Sich Zeit nehmen für die Kinder. Das wollen Väter von heute. Solche, die dies ernsthaft machen oder gelebt haben, präsentiert Barbara Lukesch in ihrem neuen Buch «Und es geht doch». Mit Roger Rhyner ist auch ein Glarner unter den Mustervätern zu finden.

Südostschweiz
07.11.13 - 01:00 Uhr

Von Claudia Kock Marti

Riedern. – «Der Glarner Roger Rhyner will alles, was das Leben hergibt, am eigenen Leib erfahren. Keine Überraschung also, dass er auch mit seinen Kindern Fanny, 13, und Charly, 9, knapp die halbe Woche verbringt.» Mit diesem Satz eröffnet Barbara Lukesch ihr Porträt über den Glarner Radiomann und Vater zweier Kinder.

Dabei hat es gar nicht so vorbildlich angefangen. Als im Jahr 2000 Rhyners erstes Kind, ein Mädchen, mit dem süssen Namen Fanny, zur Welt kommt, tingelt er gerade mit seiner Band durch die USA und gibt Konzerte. «Unverzeihlich» sagt er heute im Porträt von Barbara Lukesch dazu.
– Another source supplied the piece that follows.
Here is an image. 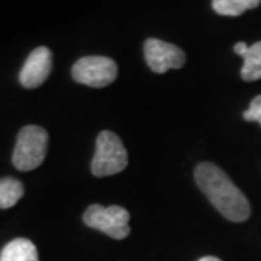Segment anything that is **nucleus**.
Segmentation results:
<instances>
[{"mask_svg": "<svg viewBox=\"0 0 261 261\" xmlns=\"http://www.w3.org/2000/svg\"><path fill=\"white\" fill-rule=\"evenodd\" d=\"M195 180L216 211L228 221L244 222L250 218L251 207L248 199L233 185L224 170L212 163H202L196 167Z\"/></svg>", "mask_w": 261, "mask_h": 261, "instance_id": "nucleus-1", "label": "nucleus"}, {"mask_svg": "<svg viewBox=\"0 0 261 261\" xmlns=\"http://www.w3.org/2000/svg\"><path fill=\"white\" fill-rule=\"evenodd\" d=\"M128 166V152L121 138L111 130H102L96 140V152L92 160V173L106 177L121 173Z\"/></svg>", "mask_w": 261, "mask_h": 261, "instance_id": "nucleus-2", "label": "nucleus"}, {"mask_svg": "<svg viewBox=\"0 0 261 261\" xmlns=\"http://www.w3.org/2000/svg\"><path fill=\"white\" fill-rule=\"evenodd\" d=\"M48 148V134L41 126L28 125L19 130L13 149V166L20 171H31L39 167L45 160Z\"/></svg>", "mask_w": 261, "mask_h": 261, "instance_id": "nucleus-3", "label": "nucleus"}, {"mask_svg": "<svg viewBox=\"0 0 261 261\" xmlns=\"http://www.w3.org/2000/svg\"><path fill=\"white\" fill-rule=\"evenodd\" d=\"M129 212L122 206L92 205L84 212V224L106 233L113 240H123L130 232Z\"/></svg>", "mask_w": 261, "mask_h": 261, "instance_id": "nucleus-4", "label": "nucleus"}, {"mask_svg": "<svg viewBox=\"0 0 261 261\" xmlns=\"http://www.w3.org/2000/svg\"><path fill=\"white\" fill-rule=\"evenodd\" d=\"M71 74L77 83L90 87H106L118 77V65L109 57H83L73 65Z\"/></svg>", "mask_w": 261, "mask_h": 261, "instance_id": "nucleus-5", "label": "nucleus"}, {"mask_svg": "<svg viewBox=\"0 0 261 261\" xmlns=\"http://www.w3.org/2000/svg\"><path fill=\"white\" fill-rule=\"evenodd\" d=\"M144 56L154 73H167L170 68H181L186 63V54L174 44L149 38L144 44Z\"/></svg>", "mask_w": 261, "mask_h": 261, "instance_id": "nucleus-6", "label": "nucleus"}, {"mask_svg": "<svg viewBox=\"0 0 261 261\" xmlns=\"http://www.w3.org/2000/svg\"><path fill=\"white\" fill-rule=\"evenodd\" d=\"M53 68V54L47 47L35 48L27 58L19 73V82L27 89L39 87L48 79Z\"/></svg>", "mask_w": 261, "mask_h": 261, "instance_id": "nucleus-7", "label": "nucleus"}, {"mask_svg": "<svg viewBox=\"0 0 261 261\" xmlns=\"http://www.w3.org/2000/svg\"><path fill=\"white\" fill-rule=\"evenodd\" d=\"M235 54L243 57L244 65L241 77L245 82H255L261 79V41L247 45L245 42H237L233 45Z\"/></svg>", "mask_w": 261, "mask_h": 261, "instance_id": "nucleus-8", "label": "nucleus"}, {"mask_svg": "<svg viewBox=\"0 0 261 261\" xmlns=\"http://www.w3.org/2000/svg\"><path fill=\"white\" fill-rule=\"evenodd\" d=\"M0 261H38L37 247L27 238H16L5 245Z\"/></svg>", "mask_w": 261, "mask_h": 261, "instance_id": "nucleus-9", "label": "nucleus"}, {"mask_svg": "<svg viewBox=\"0 0 261 261\" xmlns=\"http://www.w3.org/2000/svg\"><path fill=\"white\" fill-rule=\"evenodd\" d=\"M261 0H212V8L222 16H240L245 10L255 9Z\"/></svg>", "mask_w": 261, "mask_h": 261, "instance_id": "nucleus-10", "label": "nucleus"}, {"mask_svg": "<svg viewBox=\"0 0 261 261\" xmlns=\"http://www.w3.org/2000/svg\"><path fill=\"white\" fill-rule=\"evenodd\" d=\"M25 193L23 185L16 178H0V209L15 206Z\"/></svg>", "mask_w": 261, "mask_h": 261, "instance_id": "nucleus-11", "label": "nucleus"}, {"mask_svg": "<svg viewBox=\"0 0 261 261\" xmlns=\"http://www.w3.org/2000/svg\"><path fill=\"white\" fill-rule=\"evenodd\" d=\"M244 119L248 122H258L261 125V94L252 99L250 108L244 112Z\"/></svg>", "mask_w": 261, "mask_h": 261, "instance_id": "nucleus-12", "label": "nucleus"}, {"mask_svg": "<svg viewBox=\"0 0 261 261\" xmlns=\"http://www.w3.org/2000/svg\"><path fill=\"white\" fill-rule=\"evenodd\" d=\"M199 261H222V260H219V258H216V257H212V255H207V257L200 258Z\"/></svg>", "mask_w": 261, "mask_h": 261, "instance_id": "nucleus-13", "label": "nucleus"}]
</instances>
Die Tochter sei einen Monat zu früh gekommen, und er konnte kein Flugzeug erwischen. Noch heute habe er Albträume, in denen er einen Flieger verpasse, erzählt Rhyner im Buch. Doch hat er den missglückten Start ins Vatersein längst wettgemacht.

Als er eines Tages nach einem erfüllenden Interview mit Phil Collins zu seiner Windeln wechselnden Ehefrau nach Hause gekommen sei, sei ihm schlagartig bewusst geworden, dass er etwas ändern müsse: «Janine ist überhaupt kein Hausmütterchen.» Und er habe nicht gewollt, dass sich «so ein merkwürdiges Ungleichgewicht» zwischen ihm und ihr einschleiche.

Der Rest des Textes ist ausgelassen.